Questions:
**1)** How old is the son of the couple in the article about the babysitting dispute?
**2)** From the article about the babysitting dispute, retype the passage that opens with the words containing "It’s tough when" and closes with "by her priorities.".
**3)** Write what comes next in the article about the babysitting dispute, picking up after its final sentence.

Document excerpt:
Segment Open

Teen girl babysitting toddler boy
Juanmonino/Getty Images

It’s tough when we think we know who our closest loved ones are, only for them to prove us wrong.

Going through an emergency is a prime way to reveal who the “fake” ones are, agreed the “Am I the A**hole?” (AITA) subReddit.

Redditor babysittingta83 was rushing to get to the hospital to see her husband and needed to leave her son with someone, preferably in her family.

When her niece wanted to know how much she would be paid to babysit during this emergency, the Original Poster (OP) was shocked by her priorities.

She asked the sub:

“AITA for being upset that my niece requested payment when I asked her to babysit for a few hours?”

The OP was in a rush to reach her husband after an accident. 

“My husband (30s Male) and I (30s Female) have a 3-year-old son together, ‘Max.’ Max is a sweet kid but has a difficult time in unfamiliar situations and can get overstimulated easily.”

Segment Closed

[Stored items]
Segment Open

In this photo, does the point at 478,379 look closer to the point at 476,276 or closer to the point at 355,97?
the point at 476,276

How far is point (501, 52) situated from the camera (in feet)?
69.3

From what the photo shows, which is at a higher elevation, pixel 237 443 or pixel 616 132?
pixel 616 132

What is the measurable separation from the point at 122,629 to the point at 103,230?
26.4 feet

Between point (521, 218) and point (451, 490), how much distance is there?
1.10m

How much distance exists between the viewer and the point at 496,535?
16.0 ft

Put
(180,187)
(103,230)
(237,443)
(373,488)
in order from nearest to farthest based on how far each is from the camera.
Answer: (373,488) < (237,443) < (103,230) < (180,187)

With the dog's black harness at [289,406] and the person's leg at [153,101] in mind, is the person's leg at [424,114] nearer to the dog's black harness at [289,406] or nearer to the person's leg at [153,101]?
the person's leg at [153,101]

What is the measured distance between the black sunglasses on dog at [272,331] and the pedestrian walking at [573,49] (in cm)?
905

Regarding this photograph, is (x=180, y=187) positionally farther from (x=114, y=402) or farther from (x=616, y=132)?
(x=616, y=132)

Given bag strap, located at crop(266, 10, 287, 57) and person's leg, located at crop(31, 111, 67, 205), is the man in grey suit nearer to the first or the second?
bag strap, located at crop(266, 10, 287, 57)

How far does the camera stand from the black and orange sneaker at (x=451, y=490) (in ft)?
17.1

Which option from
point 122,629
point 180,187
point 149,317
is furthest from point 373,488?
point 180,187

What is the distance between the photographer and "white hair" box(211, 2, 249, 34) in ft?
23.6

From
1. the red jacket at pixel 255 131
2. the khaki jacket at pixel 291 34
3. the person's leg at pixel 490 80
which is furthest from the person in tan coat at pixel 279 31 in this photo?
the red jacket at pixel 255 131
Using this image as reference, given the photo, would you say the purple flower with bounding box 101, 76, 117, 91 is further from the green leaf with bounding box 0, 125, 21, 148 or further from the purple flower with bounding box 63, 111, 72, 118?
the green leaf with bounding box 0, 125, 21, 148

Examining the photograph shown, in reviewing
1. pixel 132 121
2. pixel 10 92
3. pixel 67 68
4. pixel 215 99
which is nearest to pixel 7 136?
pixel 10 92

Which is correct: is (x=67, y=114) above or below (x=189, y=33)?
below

Segment Closed

Answers for the tasks:
**1)** He is 3 years old.

**2)**
It’s tough when we think we know who our closest loved ones are, only for them to prove us wrong.

Going through an emergency is a prime way to reveal who the “fake” ones are, agreed the “Am I the A**hole?” (AITA) subReddit.

Redditor babysittingta83 was rushing to get to the hospital to see her husband and needed to leave her son with someone, preferably in her family.

When her niece wanted to know how much she would be paid to babysit during this emergency, the Original Poster (OP) was shocked by her priorities.

**3)**
“A little while ago, my husband was across the country on a work trip, while I was home with Max.”

“I got a call one morning from his manager, informing me that my husband had been in a car accident and was in the hospital. He couldn’t tell me much but said that although he was stable, it didn’t look good and that I should come as soon as I can.”

“I obviously freaked out. I booked a ticket just for myself because it would be almost impossible to travel with Max, and I could barely afford the last-minute ticket for myself.”

The OP hurried to make arrangements for her son.

“I called my mom, who lives a few hours away, and asked her to come to watch Max while I’m away.”

“At this point, I needed someone to watch Max for the time it would take for my mom to arrive so I could make my flight. Looking back, I probably could’ve handled the logistics better than this, but I was hysterical and was just doing things as I thought of them.”

“I called three friends. One didn’t answer, and two were unable to help.”

“Luckily, we live close to my brother and Sister-in-Law (SIL) who have a daughter (17 Female), ‘Sarah.’ We are very close with them.”

“Sarah answered the door and said her parents were out. I explained the situation and asked if she’d watch Max for a couple of hours until my mom came.”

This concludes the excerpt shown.